# Lemons?



## redunderthebed (16/6/10)

Next door is vacant so i was thinking of going over next door and clearing there lemon tree of lemons, i mean the rotten ones muck up our backyard so i might as well stop that.  I was thinking of making a alcoholic lemonade or similar using fresh lemons being juiced.

Yeast and brewers sugar being obvious ingredients and because i have access to turbo yeasts i was thinking of using that.I've heard of this yeast nutrient is this compulsory when making booze out of fruit or just a good additive to put in?.

Because i probably won't have alot of fruit juice out of them i'm going to buy a 5lt container with a tap that i saw for about $20 at Kmart just to experiment and if it works ramp it up to a larger scale. 

Thoughts?


----------



## haysie (16/6/10)

Lemons work here.........


----------



## enoch (16/6/10)

two dogs?
Two dogs recipe...


----------



## Bizier (16/6/10)

Perhaps try a lemon mead if you can get your hands on some good honey.

I have been pondering the same question since my ol' boy has been trying to palm off tons of ripe rough-skinned lemons onto me.

If you do make a hard lemonade, I suggest you ensure your fermentation temps are on the cool side so that you don't end up with nasty yeast flavours.

I also suggest you ditch the turbo yeast and get some US05 or similar. AFAIK turbo yeast is just for making loads of ethanol quickly, so it is agressive and has a very high tolerance to alcohol, perhaps other desirable characteristics for distillation. Consider that most "New Zealand" distillers seem to use activated carbon filtration to strip out most everything they can, it might not be the best choice.

Nutrients are a very good idea if you are using sugars rather than malt.

Or, as per above, they are great on seafood or in a Vietnamese soup...


----------



## redunderthebed (17/6/10)

Thanks for the ideas guys 

I was thinking of taking the two dogs recipe and tweaking it a bit.

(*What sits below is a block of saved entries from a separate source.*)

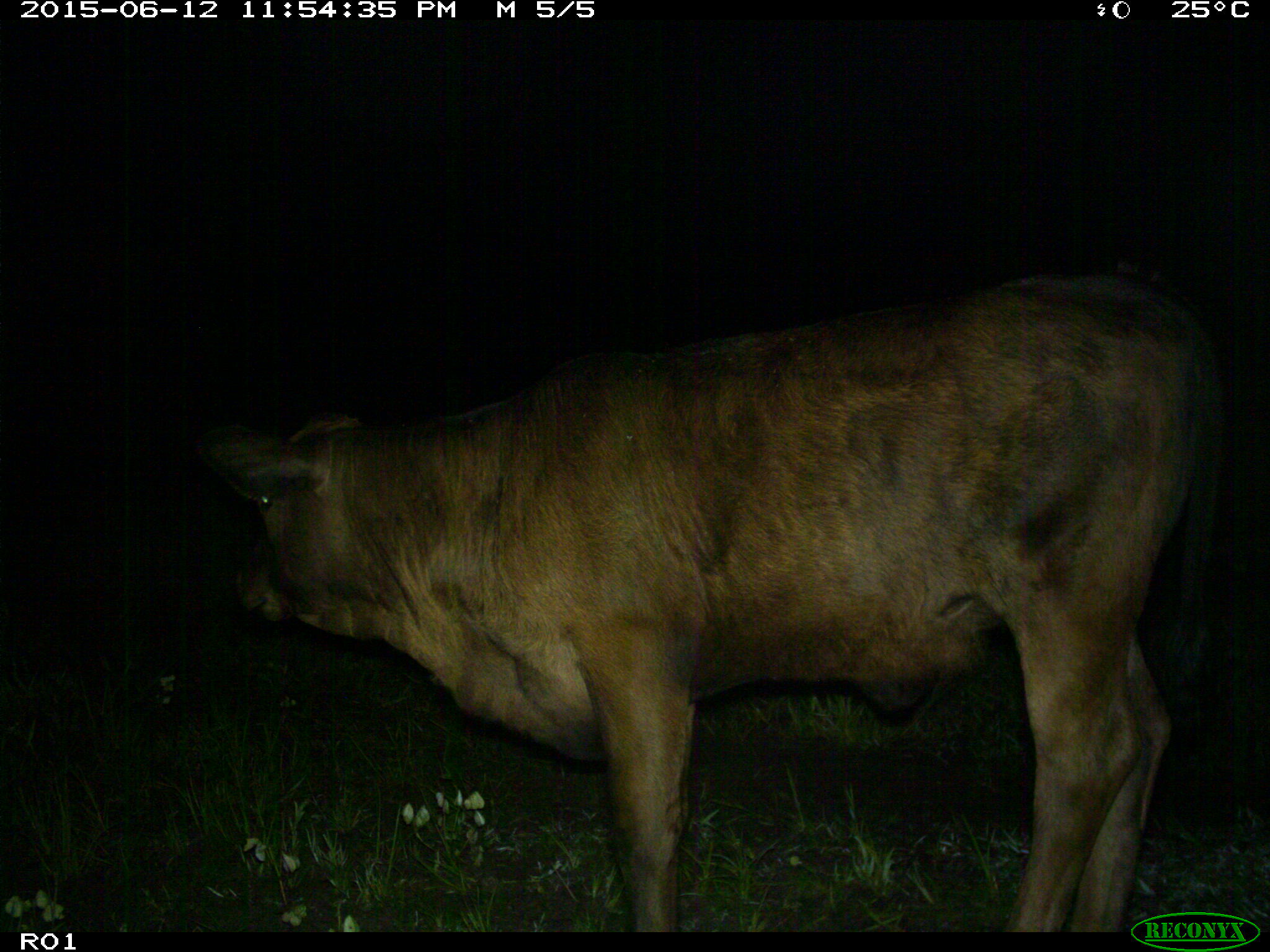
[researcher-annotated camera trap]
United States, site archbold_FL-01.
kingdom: Animalia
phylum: Chordata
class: Mammalia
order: Artiodactyla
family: Bovidae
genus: Bos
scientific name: Bos taurus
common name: domestic cow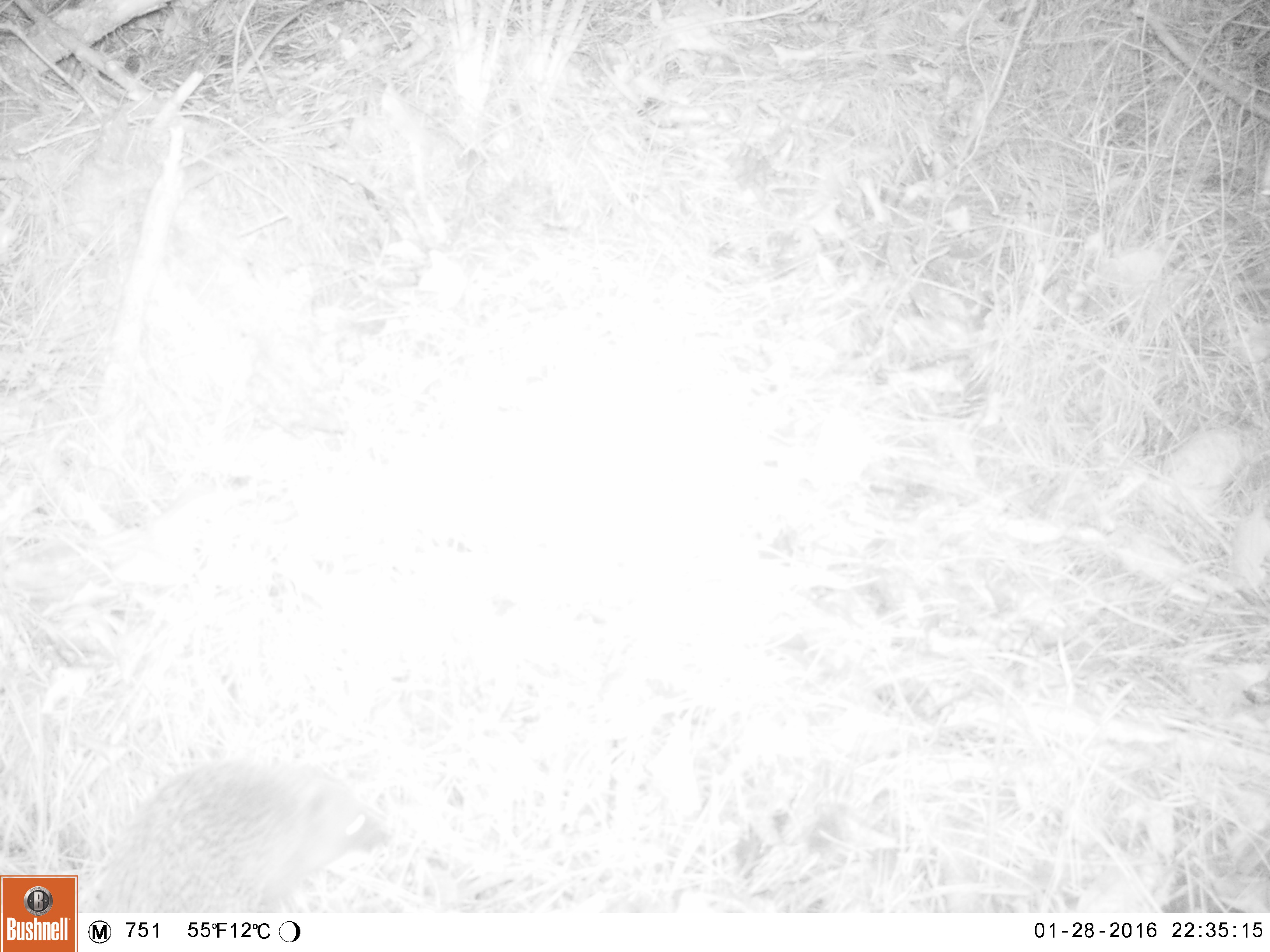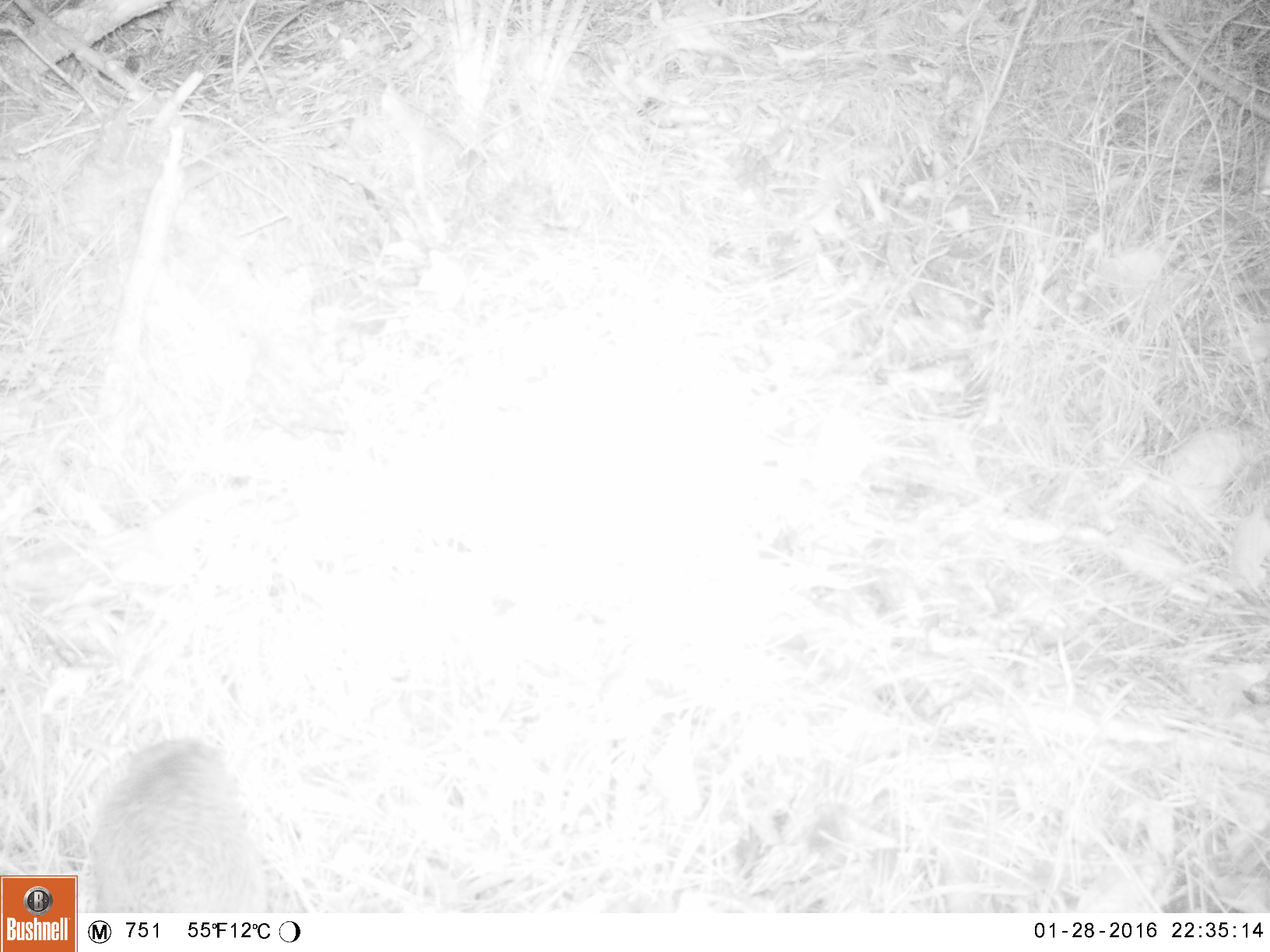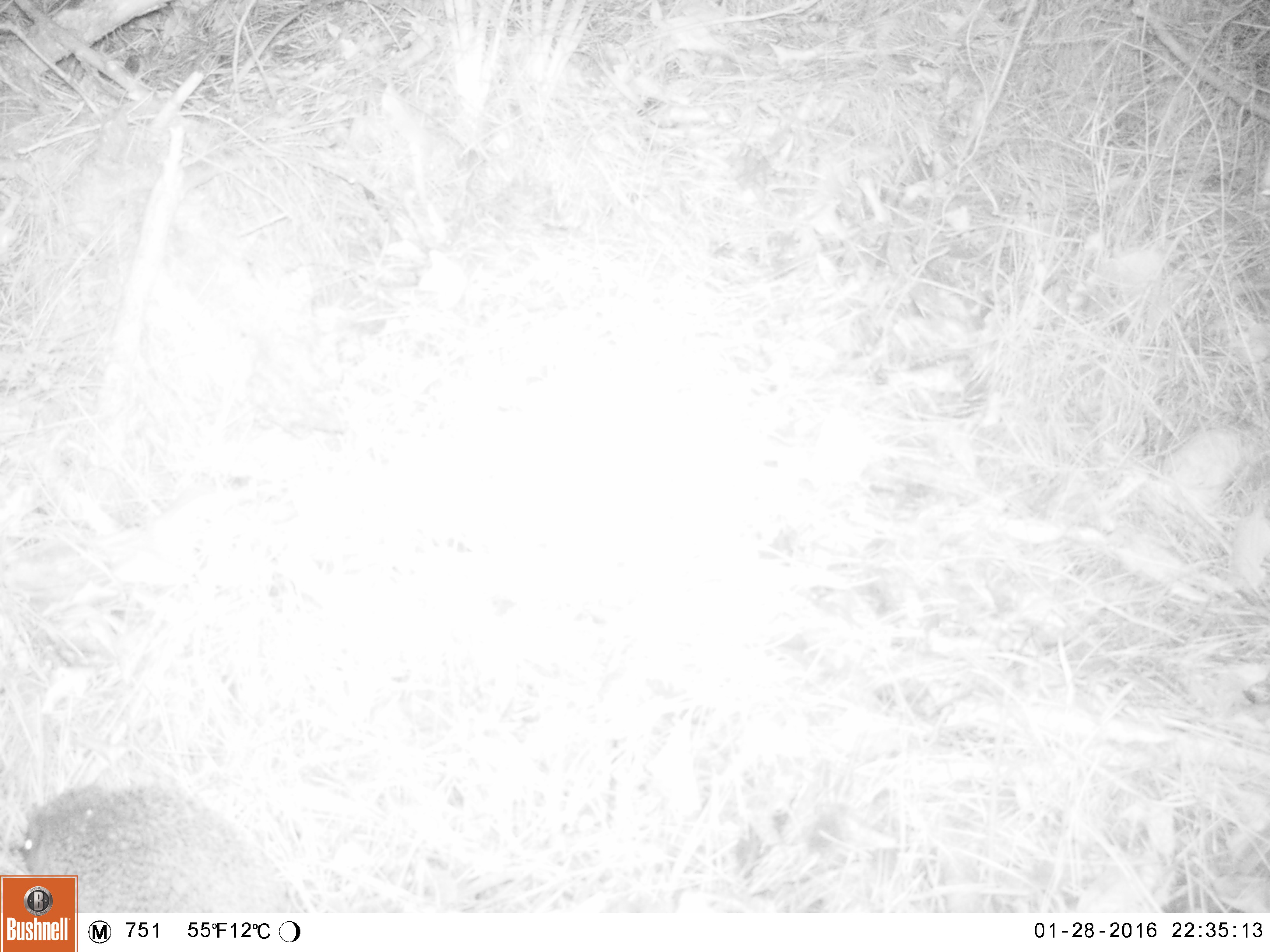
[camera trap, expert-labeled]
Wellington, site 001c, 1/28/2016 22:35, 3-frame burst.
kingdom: Animalia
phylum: Chordata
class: Mammalia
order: Eulipotyphla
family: Erinaceidae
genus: Erinaceus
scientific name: Erinaceus europaeus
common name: hedgehog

the lemons & zest i got as of 10 mins ago (a couple of kilos i believe haven't weighed it yet)
2kg of sugar as per prescribed in that two dogs recipe
english ale yeast that i saw at the LHBS (I believe its brew cellar's yeast)
a tin of light liquid malt

thoughts?


----------



## QldKev (17/6/10)

haysie said:


> Lemons work here.........
> 
> View attachment 38810



Don't put them in the fermentor :icon_vomit: 

QldKev


----------



## Bizier (17/6/10)

QldKev said:


> Don't put them in the fermentor :icon_vomit:
> 
> QldKev


 

Unless you are making fish sauce


----------



## enoch (17/6/10)

redunderthebed said:


> a tin of light liquid malt
> thoughts?


Why the malt? 

If you are kegging you can sweeten it up after it is in the keg and chilled with a sugar syrup.


----------